:: Source extract ::
═══

## Monday, July 13, 2015

### Social Network Sampling

I will start working for a social network in August. My new job is data scientist at the business network Xing. I decided to play with their open API a little. The Xing API gives access to users in the network as well as their contact list. So an external app can analyze the social graph. Well actually there are restrictions on the number of queries so it is possible to
analyze the graph partly. My goal is to extract an unbiased sample from the complete graph by performing a random walk from a start node. That means at every node the algorithm expands all
the node's successors and then picks a random one. The chosen successor is the next node. With
a probability of 0.15 the algorithm returns to the start node. This will ensure that we explore the graph around the start node. The going back is ensuring a trade off between breadth of the exploration and the depth of the exploration. I use the ruby version of the API.
A code snippet for a random walk step in the Xing API
is shown below:

##
# Random walk step:
#   1) With probability 0.15 go back to start
#   2) Randomly choose a node from the successors
def random_walk_step(user_id, start)
reset = false
if Random.rand < 0.15
user_id = start
reset = true
end
num_contacts = 5 # control branching
contacts     = XingApi::Contact.list(user_id, limit: num_contacts)[:contacts][:users]
next_user    = Random.rand(num_contacts)
contacts.map! {|x| x[:id]}
if reset
return random_walk_step(contacts[next_user], start)
end
return [contacts[next_user], contacts, user_id]
end

The random step function takes a user id as the current node and a node we started the random walk at. First we decide if we restart the search at the start node, then it samples a neighbor. Repeating the process and updating the user id with the sampled neighbor results in a graph. The function below, explores the graph for 25 nodes and returns the graph as a dot file:
##
# Print graph as graphviz file
def dot(path)
expended = []
File.open(path, 'w') do |file|
file.write "digraph my_neighbors {\n"
start_id = XingApi::User.me[:users].first[:id]
ids = random_walk_step(start_id, start_id)
45.times do
id = ids[2]

═══

:: Problem set ::
(a) Using the social network sampling post, decide whether each statement agrees with it: (i) the walk returns to the start node with a probability of 0.15; (ii) the author works with the Python version of the API; (iii) the query limits allow the whole graph to be analyzed. Answer each with yes or no and quote the deciding words.
(b) Reproduce the passage of the social network sampling post that begins at the words "The random step" and stops after the words "def dot(path)".

:: Supplied entries ::
═══

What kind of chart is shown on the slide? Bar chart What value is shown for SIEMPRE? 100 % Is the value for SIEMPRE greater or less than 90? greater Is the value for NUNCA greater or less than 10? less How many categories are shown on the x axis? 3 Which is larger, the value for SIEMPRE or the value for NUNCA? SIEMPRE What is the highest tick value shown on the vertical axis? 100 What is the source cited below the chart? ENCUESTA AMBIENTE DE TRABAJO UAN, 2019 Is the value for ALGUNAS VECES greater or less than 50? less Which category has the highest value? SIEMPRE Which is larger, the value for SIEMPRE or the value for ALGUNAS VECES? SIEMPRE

═══

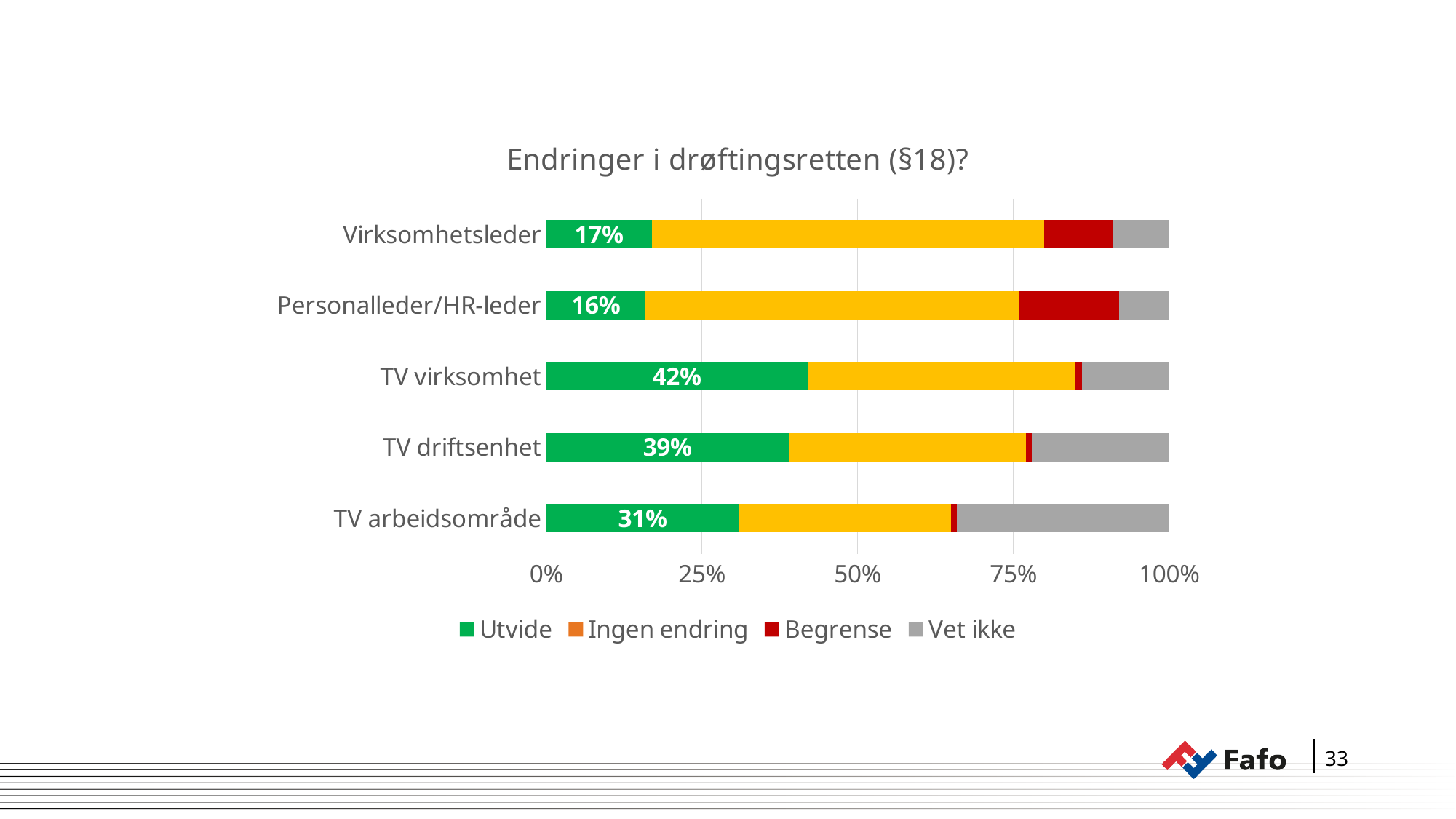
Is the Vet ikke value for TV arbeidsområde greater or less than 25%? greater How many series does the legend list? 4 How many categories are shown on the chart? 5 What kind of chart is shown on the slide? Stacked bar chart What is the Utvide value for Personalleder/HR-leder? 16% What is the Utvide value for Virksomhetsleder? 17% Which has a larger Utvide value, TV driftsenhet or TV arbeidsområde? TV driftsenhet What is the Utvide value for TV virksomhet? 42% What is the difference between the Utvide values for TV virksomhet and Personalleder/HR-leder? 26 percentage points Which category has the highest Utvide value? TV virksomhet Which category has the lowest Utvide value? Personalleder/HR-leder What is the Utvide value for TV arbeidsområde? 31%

═══

:: Solutions to the tasks ::
(a)
(i) Yes: "With a probability of 0.15 the algorithm returns to the start node."
(ii) No: "I use the ruby version of the API."
(iii) No: "there are restrictions on the number of queries so it is possible to analyze the graph partly."

(b)
The random step function takes a user id as the current node and a node we started the random walk at. First we decide if we restart the search at the start node, then it samples a neighbor. Repeating the process and updating the user id with the sampled neighbor results in a graph. The function below, explores the graph for 25 nodes and returns the graph as a dot file:
##
# Print graph as graphviz file
def dot(path)